**Exercise goal**.
Print every entry below word for word, leaving out the pictures.

**Exercise materials**.
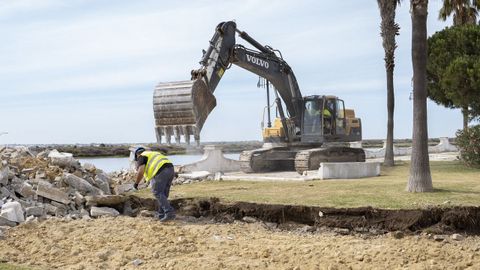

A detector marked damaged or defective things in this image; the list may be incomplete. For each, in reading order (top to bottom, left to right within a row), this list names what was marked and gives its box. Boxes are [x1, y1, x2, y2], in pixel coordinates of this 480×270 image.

broken concrete [179, 146, 242, 173]
broken concrete [36, 180, 71, 204]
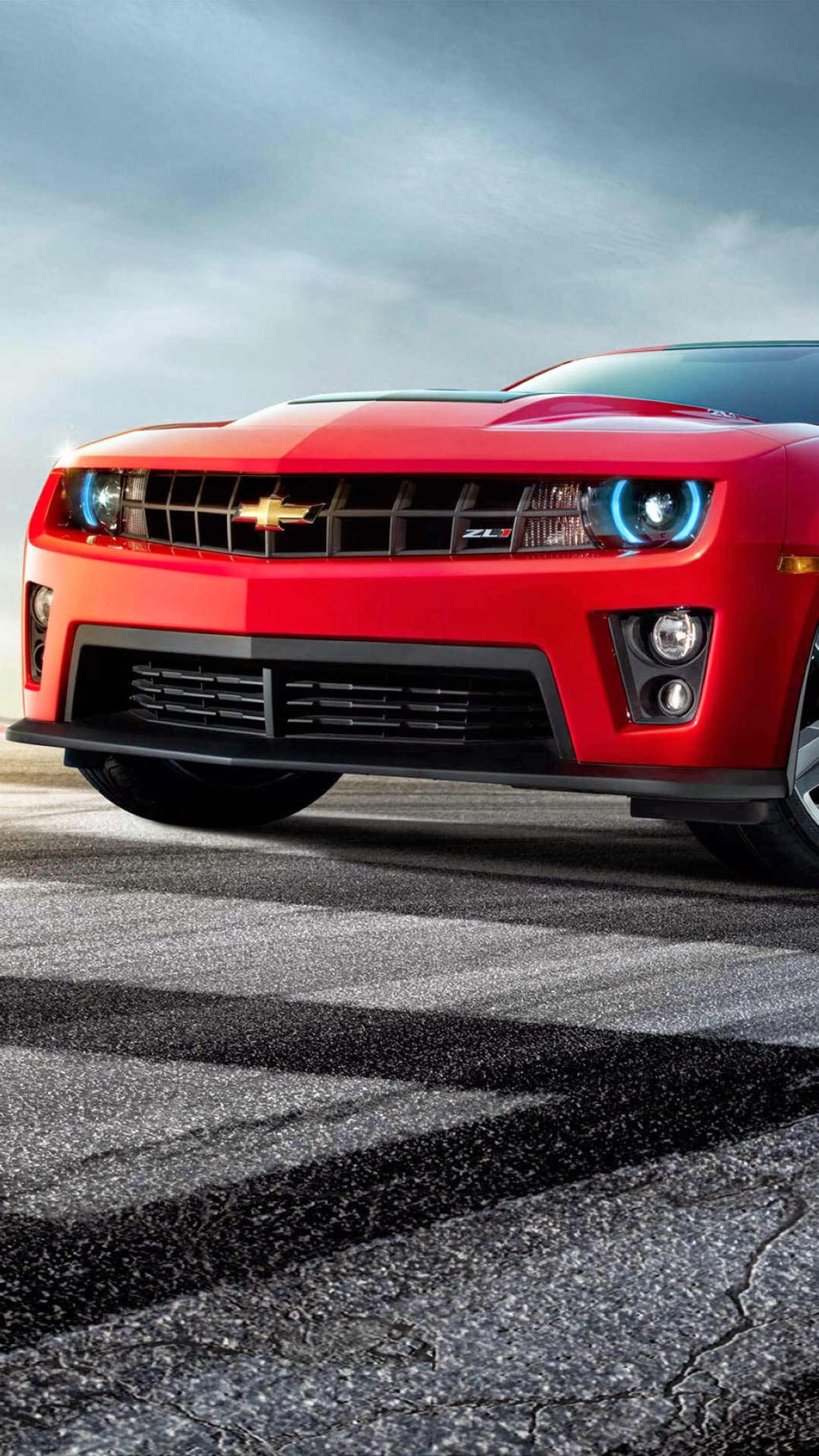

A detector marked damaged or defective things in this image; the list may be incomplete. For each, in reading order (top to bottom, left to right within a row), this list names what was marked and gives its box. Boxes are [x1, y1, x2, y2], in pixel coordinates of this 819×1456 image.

cracked asphalt [2, 745, 819, 1450]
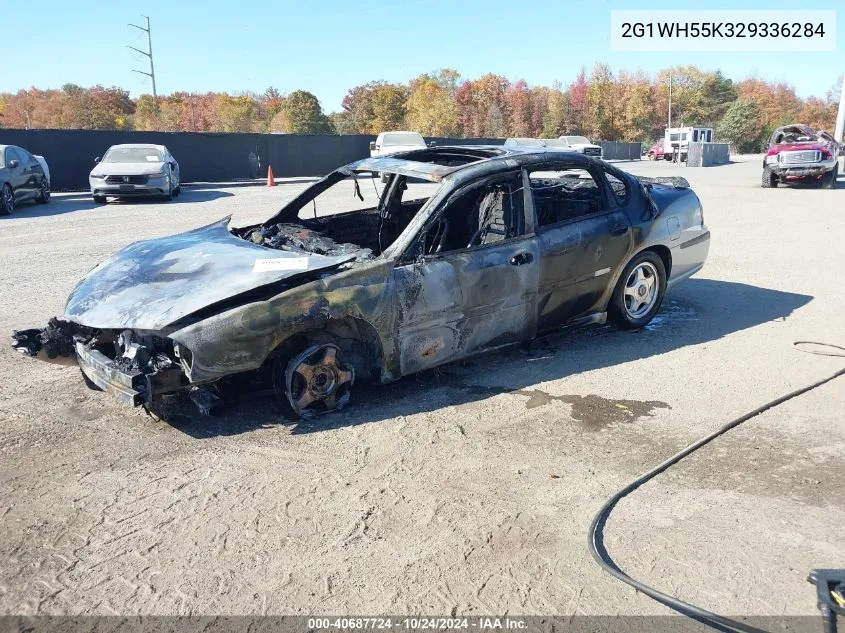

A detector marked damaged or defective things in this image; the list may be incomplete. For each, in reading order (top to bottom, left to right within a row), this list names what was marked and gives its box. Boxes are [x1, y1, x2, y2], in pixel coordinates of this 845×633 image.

burnt tire [760, 165, 776, 188]
burned car [764, 123, 836, 188]
burned car [14, 146, 712, 418]
burnt sedan body [14, 146, 712, 418]
burnt tire [608, 251, 664, 330]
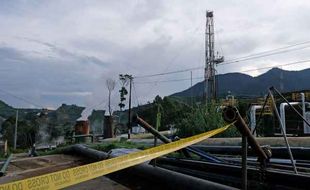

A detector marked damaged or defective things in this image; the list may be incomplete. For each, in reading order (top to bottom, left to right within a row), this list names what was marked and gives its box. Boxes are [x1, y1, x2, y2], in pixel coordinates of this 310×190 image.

rusty metal pipe [223, 106, 268, 161]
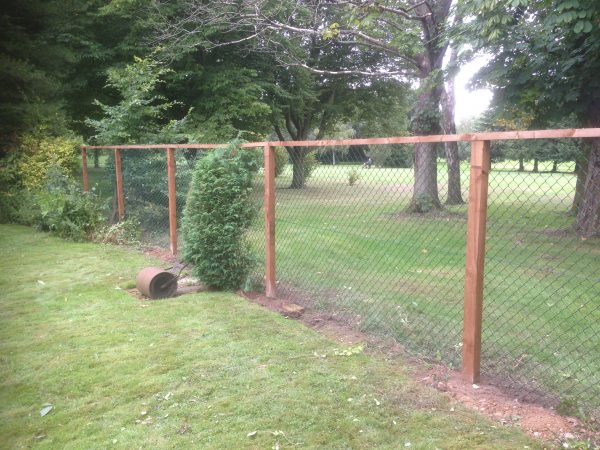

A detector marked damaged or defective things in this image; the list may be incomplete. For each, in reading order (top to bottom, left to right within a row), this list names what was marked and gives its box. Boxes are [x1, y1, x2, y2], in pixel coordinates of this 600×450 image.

rusty lawn roller [137, 268, 179, 298]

**Result for this task**.
A detector marked damaged or defective things in this image; the list may be incomplete. For each, in reading order (top to bottom, left to right within a row), this list names what was marked and gives its box. Boxes are [x1, y1, x2, y2], in pixel coordinates of this 480×270 image.

broken concrete [179, 146, 242, 173]
broken concrete [36, 180, 71, 204]

A detector marked damaged or defective things in this image; the list may be incomplete. For each, in reading order (top to bottom, left to right within a row), this list names what was marked and gives its box. Boxes are [x1, y1, x2, y2], in pixel coordinates of this 819×1456 image.

cracked asphalt [2, 745, 819, 1450]

A detector marked damaged or defective things in this image; the list may be incomplete. For each, in reading order (top to bottom, left to right within a row), this list names what was marked and gives its box. Boxes are [x1, y1, x2, y2], in pixel coordinates of this 845×633 image.

burnt tire [760, 165, 776, 188]
burned car [764, 123, 836, 188]
burned car [14, 146, 712, 418]
burnt sedan body [14, 146, 712, 418]
burnt tire [608, 251, 664, 330]

A detector marked damaged or defective things in this image; the list may be incomplete. For each, in reading order (top to bottom, left to right within a row), this list names what was marked and gives its box. Boxes are [x1, y1, x2, y2], in pixel coordinates of this 310×190 image.

rusty metal pipe [223, 106, 268, 161]

A detector marked damaged or defective things in this image; the list may be incomplete. For each, in reading order (top to bottom, left to right within a row), this list names what was marked and gives its box. Boxes are [x1, y1, x2, y2], in pixel coordinates of this 600×450 image.

rusty lawn roller [137, 268, 179, 298]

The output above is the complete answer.